Saturday, April 15, 2006

ATTACHMENTS

This Lilly is a long-boned woman with legs like skewers and empty breasts lying on the furrows of ribs. Her smile comes from an old heart, strong beyond reason. She smiles at laughing visitors who kiss, kiss, kiss, planting babies in her lap and presents on the bed. She tells them that she’s had lunch, but the menu escapes her. Food appears like magic: chicken is fish, porridge is soup and everything is beautiful. I’m her daughter-in-law, ex, yet I’m more present than her oldest son, my ex. There’s a kind of club of us, EXs; they just can’t seem to get rid of us.
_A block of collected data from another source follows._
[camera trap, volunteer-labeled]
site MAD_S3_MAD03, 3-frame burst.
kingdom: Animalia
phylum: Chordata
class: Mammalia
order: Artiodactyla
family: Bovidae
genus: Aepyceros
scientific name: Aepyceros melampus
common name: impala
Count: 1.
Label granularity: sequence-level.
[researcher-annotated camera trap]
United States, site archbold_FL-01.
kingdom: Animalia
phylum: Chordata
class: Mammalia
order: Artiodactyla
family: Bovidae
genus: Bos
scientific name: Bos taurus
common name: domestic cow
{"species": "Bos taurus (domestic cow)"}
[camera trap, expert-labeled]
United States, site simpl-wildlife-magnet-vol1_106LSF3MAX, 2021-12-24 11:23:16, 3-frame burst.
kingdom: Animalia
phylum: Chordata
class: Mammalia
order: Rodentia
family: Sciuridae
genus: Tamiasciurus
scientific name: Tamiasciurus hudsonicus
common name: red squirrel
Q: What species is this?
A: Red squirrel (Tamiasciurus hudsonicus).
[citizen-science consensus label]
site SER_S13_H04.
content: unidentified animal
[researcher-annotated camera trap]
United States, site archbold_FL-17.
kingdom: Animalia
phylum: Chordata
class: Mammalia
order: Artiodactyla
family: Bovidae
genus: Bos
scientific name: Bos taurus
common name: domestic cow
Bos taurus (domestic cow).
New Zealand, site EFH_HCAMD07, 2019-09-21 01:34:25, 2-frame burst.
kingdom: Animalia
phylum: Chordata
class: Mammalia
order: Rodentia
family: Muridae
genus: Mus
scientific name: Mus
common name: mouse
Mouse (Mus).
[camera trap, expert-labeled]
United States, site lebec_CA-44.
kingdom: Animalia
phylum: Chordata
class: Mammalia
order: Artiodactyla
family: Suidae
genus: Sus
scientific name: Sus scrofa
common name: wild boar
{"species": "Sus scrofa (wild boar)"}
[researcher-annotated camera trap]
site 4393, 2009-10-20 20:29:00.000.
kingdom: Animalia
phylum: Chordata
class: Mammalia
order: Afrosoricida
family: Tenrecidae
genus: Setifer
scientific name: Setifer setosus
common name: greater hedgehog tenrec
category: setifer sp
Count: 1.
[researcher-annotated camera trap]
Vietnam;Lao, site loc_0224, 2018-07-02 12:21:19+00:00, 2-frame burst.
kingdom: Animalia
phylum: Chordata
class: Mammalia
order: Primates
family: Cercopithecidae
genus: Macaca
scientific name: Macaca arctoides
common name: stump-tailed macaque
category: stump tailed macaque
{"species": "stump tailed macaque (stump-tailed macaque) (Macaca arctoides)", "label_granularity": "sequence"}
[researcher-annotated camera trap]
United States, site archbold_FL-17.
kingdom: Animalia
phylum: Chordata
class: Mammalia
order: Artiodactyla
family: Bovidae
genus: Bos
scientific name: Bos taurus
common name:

You see it’s a huge welcoming family, and when there are children to complicate things - the family just gets bigger with every new relationship. The daughters seem to hang on to their men whether they like them or not, but the sons just move along and the ex-wives follow on regardless; children slip and slide through the myriad aunts and uncles

The old Lilly was swamped; a vast, slack-skinned woman, hidden in layers of old muscle and blue-flowered polyester. Fourteen children darted in and out with wives and husbands; grandchildren flapped hands at mince with onion and vegetables, mince without. Boiled potatoes – no potatoes, steak pie, spam. Fat chips – thin chips buttered bread, bare bread, tea, no jam. Liver for William, rabbit for John, licked-clean dishes stacked the sink, smells ran up walls, dripped off stairs and settled when she sank into her broad armchair. She was born to be a mother and besieged by everyone’s children. Now she is surrounded by women and the grandchildren they bore her. She never knew she was the key to all those relationships and now as the last days slip by the space she lives in grows huge.

I am only beginning this trail. I wonder how many friends I will lose when my children fall out of love.